STATED PROBLEM = Reproduce the records verbatim from the line with "Does window sill" up to and including the line with "3198 centimetres", and output nothing else.
◇ ◇ ◇
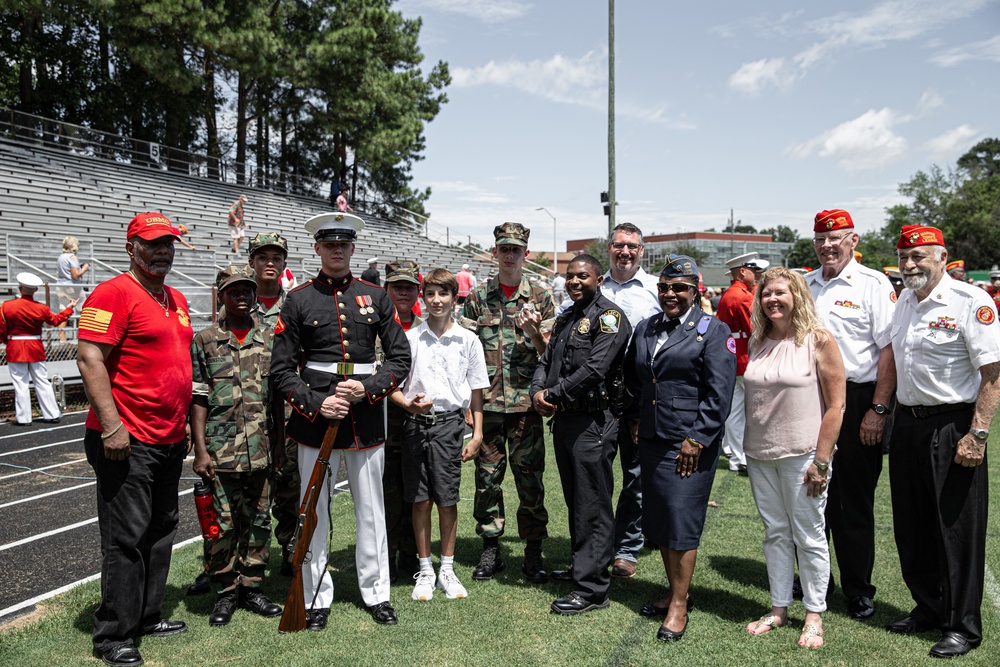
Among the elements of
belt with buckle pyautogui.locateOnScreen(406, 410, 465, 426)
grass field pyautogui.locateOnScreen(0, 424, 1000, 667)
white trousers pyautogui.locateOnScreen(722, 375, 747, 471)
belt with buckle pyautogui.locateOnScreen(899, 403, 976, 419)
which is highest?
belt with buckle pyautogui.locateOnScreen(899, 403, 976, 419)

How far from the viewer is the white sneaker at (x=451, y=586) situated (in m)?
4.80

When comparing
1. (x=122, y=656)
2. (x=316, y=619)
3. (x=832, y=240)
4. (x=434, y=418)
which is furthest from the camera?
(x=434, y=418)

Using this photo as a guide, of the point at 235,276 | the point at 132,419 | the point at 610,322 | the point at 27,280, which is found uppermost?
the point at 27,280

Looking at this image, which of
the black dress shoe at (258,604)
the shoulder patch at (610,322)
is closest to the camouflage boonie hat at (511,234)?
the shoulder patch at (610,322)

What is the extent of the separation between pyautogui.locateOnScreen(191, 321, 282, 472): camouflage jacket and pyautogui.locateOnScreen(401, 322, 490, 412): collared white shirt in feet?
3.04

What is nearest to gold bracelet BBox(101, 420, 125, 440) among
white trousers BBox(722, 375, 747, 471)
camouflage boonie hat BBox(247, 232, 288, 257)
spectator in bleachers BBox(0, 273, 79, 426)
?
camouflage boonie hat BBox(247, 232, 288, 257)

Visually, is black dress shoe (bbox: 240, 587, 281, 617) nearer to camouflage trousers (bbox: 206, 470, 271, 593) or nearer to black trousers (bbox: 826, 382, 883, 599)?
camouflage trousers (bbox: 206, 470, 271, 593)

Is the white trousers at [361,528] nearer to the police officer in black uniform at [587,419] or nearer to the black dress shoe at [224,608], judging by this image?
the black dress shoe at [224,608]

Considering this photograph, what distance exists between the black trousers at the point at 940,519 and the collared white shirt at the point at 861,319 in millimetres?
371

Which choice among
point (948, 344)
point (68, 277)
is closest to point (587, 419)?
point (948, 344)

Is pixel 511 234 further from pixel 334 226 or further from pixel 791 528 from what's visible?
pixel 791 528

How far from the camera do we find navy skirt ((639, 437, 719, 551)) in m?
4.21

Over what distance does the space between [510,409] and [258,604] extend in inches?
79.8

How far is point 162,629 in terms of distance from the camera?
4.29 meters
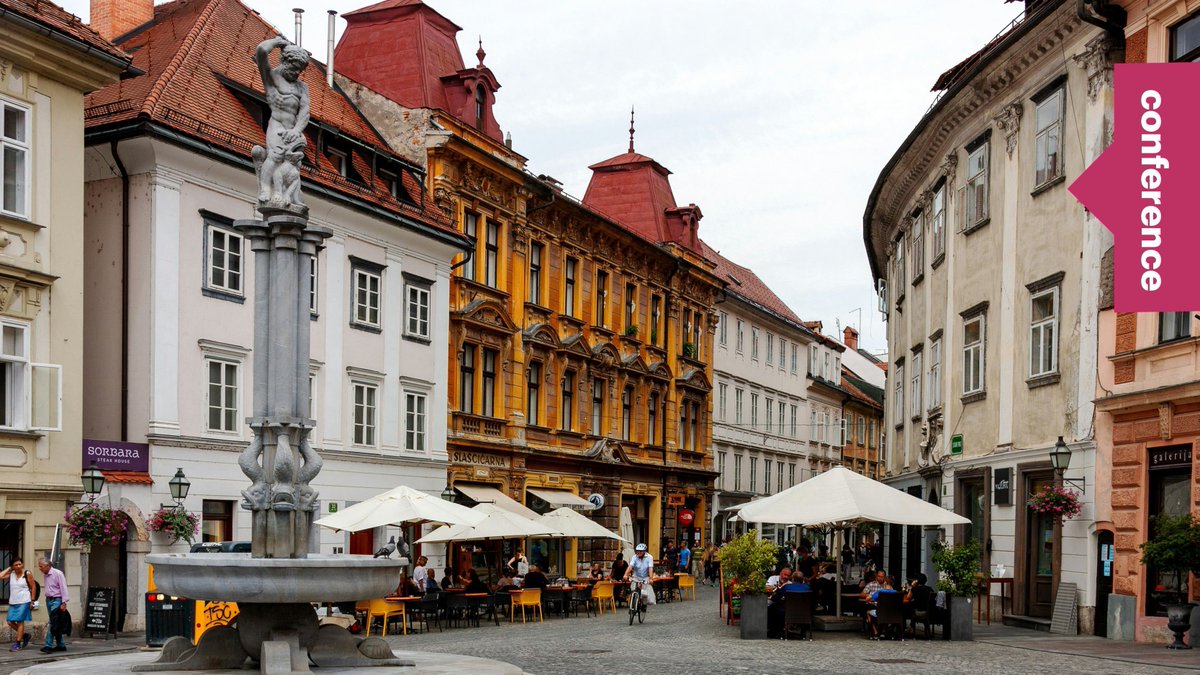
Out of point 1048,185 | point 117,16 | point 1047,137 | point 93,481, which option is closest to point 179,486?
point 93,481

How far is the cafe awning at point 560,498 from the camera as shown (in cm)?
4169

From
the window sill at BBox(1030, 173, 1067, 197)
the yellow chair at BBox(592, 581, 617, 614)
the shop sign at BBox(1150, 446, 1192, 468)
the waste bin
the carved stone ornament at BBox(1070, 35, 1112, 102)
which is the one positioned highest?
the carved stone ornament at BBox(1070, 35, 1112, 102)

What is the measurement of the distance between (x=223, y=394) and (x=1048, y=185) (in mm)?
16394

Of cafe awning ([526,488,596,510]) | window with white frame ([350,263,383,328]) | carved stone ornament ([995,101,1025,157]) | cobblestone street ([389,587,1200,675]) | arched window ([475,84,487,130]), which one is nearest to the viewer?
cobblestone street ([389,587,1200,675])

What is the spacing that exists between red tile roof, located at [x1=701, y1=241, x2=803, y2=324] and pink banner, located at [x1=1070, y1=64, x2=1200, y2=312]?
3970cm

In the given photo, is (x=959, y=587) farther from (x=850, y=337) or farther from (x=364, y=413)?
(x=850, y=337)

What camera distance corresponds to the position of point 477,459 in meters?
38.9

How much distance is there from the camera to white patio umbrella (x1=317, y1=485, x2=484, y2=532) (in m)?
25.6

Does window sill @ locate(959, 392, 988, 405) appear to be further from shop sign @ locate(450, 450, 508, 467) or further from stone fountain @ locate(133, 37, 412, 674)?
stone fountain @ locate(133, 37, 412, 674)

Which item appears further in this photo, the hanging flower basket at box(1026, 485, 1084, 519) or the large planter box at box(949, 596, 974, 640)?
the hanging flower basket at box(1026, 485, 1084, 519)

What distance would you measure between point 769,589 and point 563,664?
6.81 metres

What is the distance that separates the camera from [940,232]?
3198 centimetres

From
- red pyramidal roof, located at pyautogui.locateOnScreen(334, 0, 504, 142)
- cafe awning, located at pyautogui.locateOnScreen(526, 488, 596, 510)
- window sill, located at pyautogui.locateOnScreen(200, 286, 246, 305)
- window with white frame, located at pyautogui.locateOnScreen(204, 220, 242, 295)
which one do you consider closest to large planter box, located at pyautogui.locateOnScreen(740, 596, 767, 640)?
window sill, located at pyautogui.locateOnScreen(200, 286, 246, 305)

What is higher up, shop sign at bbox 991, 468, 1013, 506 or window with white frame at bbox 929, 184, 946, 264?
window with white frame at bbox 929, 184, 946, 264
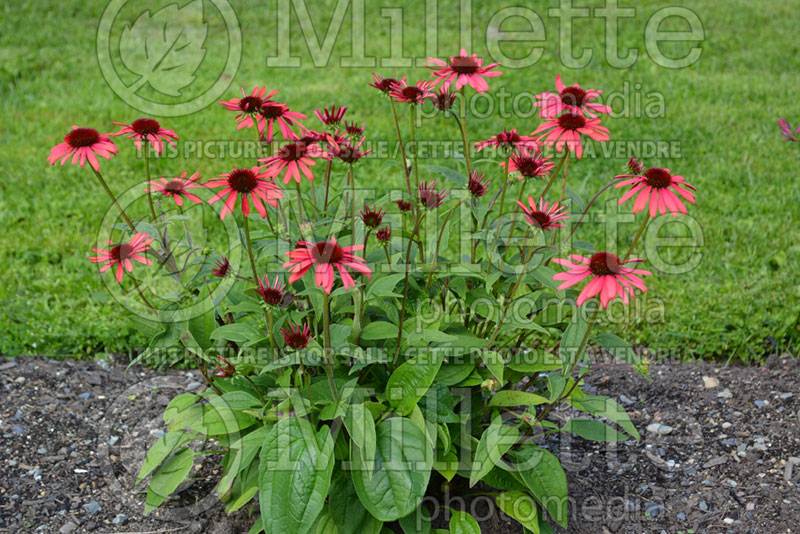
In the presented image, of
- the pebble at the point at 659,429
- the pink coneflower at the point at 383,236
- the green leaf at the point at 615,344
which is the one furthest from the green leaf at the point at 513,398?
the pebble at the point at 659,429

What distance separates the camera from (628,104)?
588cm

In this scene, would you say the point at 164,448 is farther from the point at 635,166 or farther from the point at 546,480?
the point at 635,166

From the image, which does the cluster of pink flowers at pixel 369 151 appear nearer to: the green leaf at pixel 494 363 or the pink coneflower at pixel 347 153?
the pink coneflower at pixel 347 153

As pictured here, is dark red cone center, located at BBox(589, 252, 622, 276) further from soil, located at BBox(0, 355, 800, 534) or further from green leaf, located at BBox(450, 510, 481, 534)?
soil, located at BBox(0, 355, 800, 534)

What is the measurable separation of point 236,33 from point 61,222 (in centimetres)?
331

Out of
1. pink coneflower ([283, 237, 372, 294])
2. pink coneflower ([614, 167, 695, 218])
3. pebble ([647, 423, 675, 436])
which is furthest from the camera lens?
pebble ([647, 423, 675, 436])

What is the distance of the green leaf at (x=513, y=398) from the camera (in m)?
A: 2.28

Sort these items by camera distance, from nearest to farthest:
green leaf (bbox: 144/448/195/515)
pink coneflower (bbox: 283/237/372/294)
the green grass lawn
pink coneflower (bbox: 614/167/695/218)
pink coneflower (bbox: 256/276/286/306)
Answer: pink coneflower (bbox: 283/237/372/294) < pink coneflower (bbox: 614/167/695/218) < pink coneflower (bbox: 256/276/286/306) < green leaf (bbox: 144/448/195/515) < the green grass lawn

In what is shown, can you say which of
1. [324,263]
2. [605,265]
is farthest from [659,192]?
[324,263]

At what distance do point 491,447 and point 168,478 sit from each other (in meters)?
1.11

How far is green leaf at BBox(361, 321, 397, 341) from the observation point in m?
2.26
◇ ◇ ◇
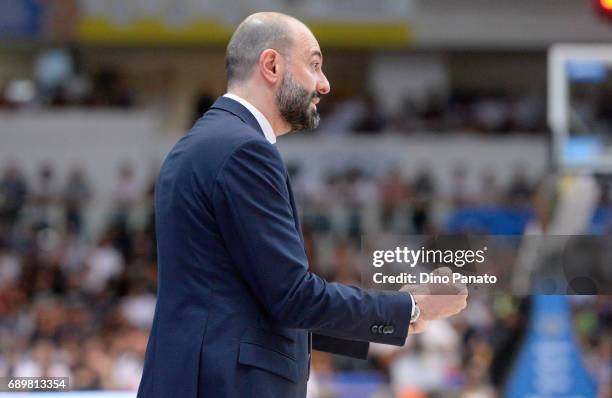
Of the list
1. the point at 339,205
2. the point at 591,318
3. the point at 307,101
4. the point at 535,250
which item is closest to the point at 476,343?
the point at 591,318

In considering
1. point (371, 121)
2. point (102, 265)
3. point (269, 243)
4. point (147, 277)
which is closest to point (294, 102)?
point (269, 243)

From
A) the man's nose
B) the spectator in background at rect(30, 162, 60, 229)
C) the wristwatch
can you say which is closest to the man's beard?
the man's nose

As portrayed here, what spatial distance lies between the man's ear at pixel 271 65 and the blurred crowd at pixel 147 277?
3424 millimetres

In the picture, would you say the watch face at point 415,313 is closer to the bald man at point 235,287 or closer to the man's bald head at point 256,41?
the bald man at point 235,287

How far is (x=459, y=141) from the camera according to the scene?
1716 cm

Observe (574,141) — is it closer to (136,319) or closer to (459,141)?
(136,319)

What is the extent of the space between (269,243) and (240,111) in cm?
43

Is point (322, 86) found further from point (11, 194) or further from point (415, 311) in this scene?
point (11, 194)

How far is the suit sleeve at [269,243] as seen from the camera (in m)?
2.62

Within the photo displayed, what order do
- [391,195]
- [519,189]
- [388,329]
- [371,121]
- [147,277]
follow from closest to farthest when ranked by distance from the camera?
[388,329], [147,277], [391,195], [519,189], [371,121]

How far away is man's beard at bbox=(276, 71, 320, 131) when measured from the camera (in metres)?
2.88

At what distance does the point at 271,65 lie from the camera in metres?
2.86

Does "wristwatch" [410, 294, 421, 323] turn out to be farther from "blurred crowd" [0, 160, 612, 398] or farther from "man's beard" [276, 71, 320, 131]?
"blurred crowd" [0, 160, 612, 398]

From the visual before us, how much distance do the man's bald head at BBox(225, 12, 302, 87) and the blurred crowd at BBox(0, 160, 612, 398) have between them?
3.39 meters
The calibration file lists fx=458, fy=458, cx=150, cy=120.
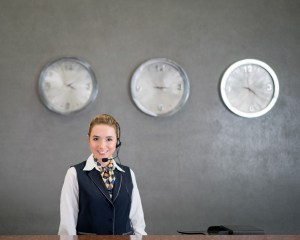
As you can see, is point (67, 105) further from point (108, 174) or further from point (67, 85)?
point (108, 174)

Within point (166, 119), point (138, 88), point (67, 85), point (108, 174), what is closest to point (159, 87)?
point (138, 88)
◇ ◇ ◇
CORRECT ANSWER =
Does window sill @ locate(959, 392, 988, 405) appear to be further from shop sign @ locate(450, 450, 508, 467) or further from stone fountain @ locate(133, 37, 412, 674)?
stone fountain @ locate(133, 37, 412, 674)

Which item appears further in this photo, the hanging flower basket at box(1026, 485, 1084, 519) or the large planter box at box(949, 596, 974, 640)?
the hanging flower basket at box(1026, 485, 1084, 519)

What distance would you measure between point 769,589 and point 563,664?
6.81 metres

What is the distance that separates the camera from [940,232]?
3198 centimetres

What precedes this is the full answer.